また暖かい環境で眠ると、厚く重たい布団を使わなくてもいいのです。大崎さんも新築宅では冬場に軽い布団1枚で済むようになったと言いますが、私もモデル住宅で薄手の掛布団1枚のみの使用でした。日本エネルギーパス協会代表理事の今泉太爾氏によると「本来はお気に入りの掛布団1枚で眠れるくらいの室温がいい」そうです。

「一般的に掛布団は2キロ以下の重さにすると、スムーズに寝返りが打てるようです。室温が寒すぎると、掛布団+毛布など複数の寝具によってかなり重たくなってしまいます。掛布団を2キロ以内、お気に入りの掛布団1枚で済ますには、個人差があるものの、だいたい15度~18度以上の室温だと可能になるようです。
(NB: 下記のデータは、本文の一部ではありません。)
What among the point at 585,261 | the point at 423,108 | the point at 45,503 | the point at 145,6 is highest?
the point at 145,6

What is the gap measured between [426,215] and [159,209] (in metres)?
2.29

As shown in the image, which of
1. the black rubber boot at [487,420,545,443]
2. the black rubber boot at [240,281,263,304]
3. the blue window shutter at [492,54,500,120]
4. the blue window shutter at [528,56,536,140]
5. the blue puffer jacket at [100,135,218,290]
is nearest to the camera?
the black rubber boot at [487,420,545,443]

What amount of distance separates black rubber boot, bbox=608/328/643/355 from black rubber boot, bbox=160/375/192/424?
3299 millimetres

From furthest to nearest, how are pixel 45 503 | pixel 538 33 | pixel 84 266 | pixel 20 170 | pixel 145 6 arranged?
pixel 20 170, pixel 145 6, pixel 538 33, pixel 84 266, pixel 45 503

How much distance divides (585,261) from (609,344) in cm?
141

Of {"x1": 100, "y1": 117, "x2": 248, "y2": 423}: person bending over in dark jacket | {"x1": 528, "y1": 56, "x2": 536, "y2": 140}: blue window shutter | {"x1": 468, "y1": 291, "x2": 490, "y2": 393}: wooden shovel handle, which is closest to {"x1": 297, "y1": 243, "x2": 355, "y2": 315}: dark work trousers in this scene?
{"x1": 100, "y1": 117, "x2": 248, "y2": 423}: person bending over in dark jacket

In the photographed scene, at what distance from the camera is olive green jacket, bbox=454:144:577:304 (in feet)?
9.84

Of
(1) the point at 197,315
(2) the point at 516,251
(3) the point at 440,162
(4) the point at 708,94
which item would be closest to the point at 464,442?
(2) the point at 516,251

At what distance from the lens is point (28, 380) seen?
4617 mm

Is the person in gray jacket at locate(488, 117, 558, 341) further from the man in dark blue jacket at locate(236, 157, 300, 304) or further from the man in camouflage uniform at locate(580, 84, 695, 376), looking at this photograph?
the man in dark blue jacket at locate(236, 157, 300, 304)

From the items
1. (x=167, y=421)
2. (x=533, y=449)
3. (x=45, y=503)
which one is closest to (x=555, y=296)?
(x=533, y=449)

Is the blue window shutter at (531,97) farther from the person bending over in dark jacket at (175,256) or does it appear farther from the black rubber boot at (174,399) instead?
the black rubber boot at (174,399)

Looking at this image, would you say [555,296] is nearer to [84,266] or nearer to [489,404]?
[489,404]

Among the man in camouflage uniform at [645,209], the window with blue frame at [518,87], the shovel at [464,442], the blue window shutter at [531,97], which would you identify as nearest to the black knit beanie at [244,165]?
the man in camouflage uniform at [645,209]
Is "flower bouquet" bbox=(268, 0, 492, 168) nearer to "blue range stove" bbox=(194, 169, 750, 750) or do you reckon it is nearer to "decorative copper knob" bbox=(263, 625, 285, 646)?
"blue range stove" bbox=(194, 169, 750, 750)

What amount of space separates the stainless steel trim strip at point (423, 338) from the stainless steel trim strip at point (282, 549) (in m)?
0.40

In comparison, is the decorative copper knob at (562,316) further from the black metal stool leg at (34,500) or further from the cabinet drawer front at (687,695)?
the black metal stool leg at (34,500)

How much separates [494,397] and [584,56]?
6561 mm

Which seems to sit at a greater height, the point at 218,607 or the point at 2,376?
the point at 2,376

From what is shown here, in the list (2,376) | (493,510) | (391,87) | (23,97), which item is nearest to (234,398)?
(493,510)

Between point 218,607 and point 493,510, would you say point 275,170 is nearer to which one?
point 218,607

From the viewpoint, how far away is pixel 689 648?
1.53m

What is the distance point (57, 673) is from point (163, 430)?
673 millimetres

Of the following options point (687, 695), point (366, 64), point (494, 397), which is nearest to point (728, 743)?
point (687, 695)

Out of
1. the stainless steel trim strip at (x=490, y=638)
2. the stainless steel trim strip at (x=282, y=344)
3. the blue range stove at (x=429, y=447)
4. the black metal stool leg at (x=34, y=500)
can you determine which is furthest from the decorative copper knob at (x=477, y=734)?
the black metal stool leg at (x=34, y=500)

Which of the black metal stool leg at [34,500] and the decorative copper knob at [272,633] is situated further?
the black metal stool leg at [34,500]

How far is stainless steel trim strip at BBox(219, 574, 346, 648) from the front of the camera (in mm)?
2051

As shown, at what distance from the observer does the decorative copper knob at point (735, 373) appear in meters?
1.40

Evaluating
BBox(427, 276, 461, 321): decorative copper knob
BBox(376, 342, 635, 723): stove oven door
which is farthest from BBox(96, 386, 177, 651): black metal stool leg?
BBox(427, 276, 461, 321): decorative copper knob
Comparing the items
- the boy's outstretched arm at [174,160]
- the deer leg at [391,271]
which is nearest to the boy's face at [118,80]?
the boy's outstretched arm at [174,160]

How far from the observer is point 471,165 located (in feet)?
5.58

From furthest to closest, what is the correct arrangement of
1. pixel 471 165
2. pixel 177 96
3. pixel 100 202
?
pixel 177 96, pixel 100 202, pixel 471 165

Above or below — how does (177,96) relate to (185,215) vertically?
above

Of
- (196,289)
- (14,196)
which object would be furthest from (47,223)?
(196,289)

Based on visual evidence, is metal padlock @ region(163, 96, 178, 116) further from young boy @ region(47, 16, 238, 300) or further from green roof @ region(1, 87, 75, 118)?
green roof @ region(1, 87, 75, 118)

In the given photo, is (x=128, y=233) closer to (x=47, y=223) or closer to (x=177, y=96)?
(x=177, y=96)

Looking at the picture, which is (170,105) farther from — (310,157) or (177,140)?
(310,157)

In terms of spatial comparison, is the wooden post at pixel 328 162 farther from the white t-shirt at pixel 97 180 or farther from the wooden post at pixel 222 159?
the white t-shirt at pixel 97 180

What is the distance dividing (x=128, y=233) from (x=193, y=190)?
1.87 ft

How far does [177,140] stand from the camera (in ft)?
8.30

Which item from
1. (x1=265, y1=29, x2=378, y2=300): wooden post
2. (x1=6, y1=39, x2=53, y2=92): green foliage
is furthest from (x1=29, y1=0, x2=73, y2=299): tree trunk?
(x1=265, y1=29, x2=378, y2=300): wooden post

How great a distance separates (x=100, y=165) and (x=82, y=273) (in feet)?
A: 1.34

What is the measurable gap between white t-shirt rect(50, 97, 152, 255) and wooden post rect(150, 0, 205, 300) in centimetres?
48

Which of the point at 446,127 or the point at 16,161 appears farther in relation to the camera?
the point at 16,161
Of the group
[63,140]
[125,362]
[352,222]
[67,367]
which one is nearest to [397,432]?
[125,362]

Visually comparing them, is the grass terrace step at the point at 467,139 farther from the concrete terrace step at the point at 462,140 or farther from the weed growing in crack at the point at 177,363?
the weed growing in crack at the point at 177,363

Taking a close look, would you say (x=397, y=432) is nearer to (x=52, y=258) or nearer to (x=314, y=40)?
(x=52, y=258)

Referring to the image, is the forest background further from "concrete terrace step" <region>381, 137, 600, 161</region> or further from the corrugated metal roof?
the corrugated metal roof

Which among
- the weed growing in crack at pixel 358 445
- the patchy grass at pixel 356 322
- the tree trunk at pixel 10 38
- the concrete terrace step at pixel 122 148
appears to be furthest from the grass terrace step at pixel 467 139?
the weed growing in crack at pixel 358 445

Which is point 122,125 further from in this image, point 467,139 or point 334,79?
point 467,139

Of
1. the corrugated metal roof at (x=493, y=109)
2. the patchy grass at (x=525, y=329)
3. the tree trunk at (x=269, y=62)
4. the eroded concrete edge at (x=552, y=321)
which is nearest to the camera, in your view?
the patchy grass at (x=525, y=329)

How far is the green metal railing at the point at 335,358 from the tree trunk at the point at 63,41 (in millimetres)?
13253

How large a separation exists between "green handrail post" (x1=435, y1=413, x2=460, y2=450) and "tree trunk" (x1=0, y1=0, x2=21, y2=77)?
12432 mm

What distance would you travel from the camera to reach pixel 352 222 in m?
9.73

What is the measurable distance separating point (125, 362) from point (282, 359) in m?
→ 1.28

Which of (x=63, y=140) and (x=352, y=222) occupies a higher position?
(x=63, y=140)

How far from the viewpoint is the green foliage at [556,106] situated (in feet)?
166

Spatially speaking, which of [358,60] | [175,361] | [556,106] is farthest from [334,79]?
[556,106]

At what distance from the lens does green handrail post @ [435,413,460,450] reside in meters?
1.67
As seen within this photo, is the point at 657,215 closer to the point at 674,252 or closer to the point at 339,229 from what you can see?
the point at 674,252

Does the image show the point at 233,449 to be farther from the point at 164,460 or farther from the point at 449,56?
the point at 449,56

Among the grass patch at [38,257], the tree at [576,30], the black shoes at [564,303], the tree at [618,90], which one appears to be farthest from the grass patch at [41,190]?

そのあたりを目安に、自分が快適に眠れる室温を探すことが、質のいい睡眠をとるための第一歩です」

笹井恵里子『室温を2度上げると健康寿命は4歳のびる』(光文社新書)

翌朝の起床もスムーズでした。寒い時期に温かい布団から気合いを入れて起きた経験は誰でもあるでしょう。それがモデル住宅ではすっと布団から出られるのです。

室内は朝でも空気が冷えきっていません。前夜に1時間ほどペレットストーブ(※おが屑を高温で固めた「ペレット」を燃やして、室内の空気は汚さず暖をとる方法。間伐時に生じるクズを原料としているため、地域の森林資源の循環を目指す、環境に配慮した暖房機器として知られる)を焚いていたのですが、その温かさがほんわか残ったマイルドな空気なのです。

一歩外に出れば、外気温は8度で、頬に冷気が突き刺さるようなのですが、住居が厚いバリアで覆われているような、外と中との境界線がしっかりしています。それがつまりは断熱性の優れている住宅ということです。